Advances in the Treatment of Gynecologic Malignancies

By

Nadeem R. Abu-Rustum, MD
Director, Minimally Invasive Surgery
Richard R. Barakat, MD
Chief, Gynecology Service Department of Surgery, Memorial Sloan-Kettering Cancer Center, New York, New York

| November 1, 2002

The article by Kim et al is a comprehensive summary of several decades of research in the management of cervical and vulvar cancer. It describes the current status of treatment and possible future trials.

Surgical Staging

For the management of cervical cancer, two issues need to be further addressed. The first is surgical staging of cervical cancer. For decades it has been known that nodal metastasis to the pelvic and para-aortic regions is common in cervical cancer including clinical stage I disease. Moreover, nodal metastasis is a well-documented indicator of poor prognosis, particularly in apparent early-localized disease. Identification of microscopic nodal disease may alter the treatment plan, especially if the para-aortic nodes are involved.

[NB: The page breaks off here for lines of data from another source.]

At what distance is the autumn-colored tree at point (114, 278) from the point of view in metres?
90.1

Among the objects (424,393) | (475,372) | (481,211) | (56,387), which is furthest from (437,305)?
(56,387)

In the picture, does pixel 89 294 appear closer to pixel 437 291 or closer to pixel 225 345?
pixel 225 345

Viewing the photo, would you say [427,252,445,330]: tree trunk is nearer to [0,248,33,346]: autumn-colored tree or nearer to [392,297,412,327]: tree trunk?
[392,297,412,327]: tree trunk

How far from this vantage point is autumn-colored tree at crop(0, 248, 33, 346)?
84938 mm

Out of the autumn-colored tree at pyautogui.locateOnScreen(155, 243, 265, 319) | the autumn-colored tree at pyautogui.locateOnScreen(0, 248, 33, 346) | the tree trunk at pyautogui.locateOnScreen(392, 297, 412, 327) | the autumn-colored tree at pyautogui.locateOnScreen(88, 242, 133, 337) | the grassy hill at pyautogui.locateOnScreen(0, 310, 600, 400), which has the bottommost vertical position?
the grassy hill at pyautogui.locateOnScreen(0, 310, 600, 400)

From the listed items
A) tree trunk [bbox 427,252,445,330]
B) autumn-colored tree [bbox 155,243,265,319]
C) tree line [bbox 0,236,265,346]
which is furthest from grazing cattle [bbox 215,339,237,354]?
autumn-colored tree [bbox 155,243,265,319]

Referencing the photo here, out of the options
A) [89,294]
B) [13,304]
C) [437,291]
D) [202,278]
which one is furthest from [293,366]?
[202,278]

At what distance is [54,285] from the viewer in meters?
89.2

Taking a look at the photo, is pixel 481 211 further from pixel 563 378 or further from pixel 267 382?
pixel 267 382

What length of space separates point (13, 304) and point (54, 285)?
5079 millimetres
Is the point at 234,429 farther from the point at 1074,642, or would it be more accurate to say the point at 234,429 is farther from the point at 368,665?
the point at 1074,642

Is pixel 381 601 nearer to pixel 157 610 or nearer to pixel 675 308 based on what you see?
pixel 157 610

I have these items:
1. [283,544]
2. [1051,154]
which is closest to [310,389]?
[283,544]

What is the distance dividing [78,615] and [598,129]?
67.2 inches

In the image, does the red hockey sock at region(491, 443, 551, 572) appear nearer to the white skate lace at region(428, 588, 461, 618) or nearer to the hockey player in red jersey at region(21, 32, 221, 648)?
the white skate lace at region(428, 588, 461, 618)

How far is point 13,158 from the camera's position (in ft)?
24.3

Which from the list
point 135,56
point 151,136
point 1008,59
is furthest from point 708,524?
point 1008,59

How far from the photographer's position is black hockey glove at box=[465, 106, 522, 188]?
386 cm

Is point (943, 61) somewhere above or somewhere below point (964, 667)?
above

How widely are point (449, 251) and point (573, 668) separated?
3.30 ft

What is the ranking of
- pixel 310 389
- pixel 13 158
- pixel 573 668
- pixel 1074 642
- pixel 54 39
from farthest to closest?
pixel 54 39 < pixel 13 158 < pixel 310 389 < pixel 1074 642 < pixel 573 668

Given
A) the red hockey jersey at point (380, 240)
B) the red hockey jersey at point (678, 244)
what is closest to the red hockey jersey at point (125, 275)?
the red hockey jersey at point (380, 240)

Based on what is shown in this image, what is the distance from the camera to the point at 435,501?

Despite the poor accuracy of currently available imaging modalities in detecting pelvic and para-aortic metastasis, cervical cancer continues to be clinically staged in most institutions in the United States. The use of clinical staging may be justified in the absence of technology to accurately determine disease status, particularly in developing nations with limited medical resources. However, with the advent of minimally invasive surgical approaches, surgical staging of apparent local cervical cancer can be adequately performed through transperitoneal or extraperitoneal laparoscopic pelvic and bilateral para-aortic lymph node dissection with minimal morbidity and delay in treatment.

The laparoscopic approach has been used for the past decade by many national and international investigators with excellent lymph node yield, limited operative time, short hospital stay, and a very low overall complication rate.[1-4] Pathologic evaluation of retroperitoneal lymph nodes remains the gold standard for detecting metastasis.

Until accurate imaging techniques are commonly available, surgical staging should be offered to women with cervical cancer who have access to minimally invasive surgery and are at risk for para-aortic nodal metastasis as well as to those for whom identification of retroperitoneal nodal metastasis will modify the treatment plan. The results of randomized trials in cervical cancer are most informative when the protocol mandates pretreatment surgical staging.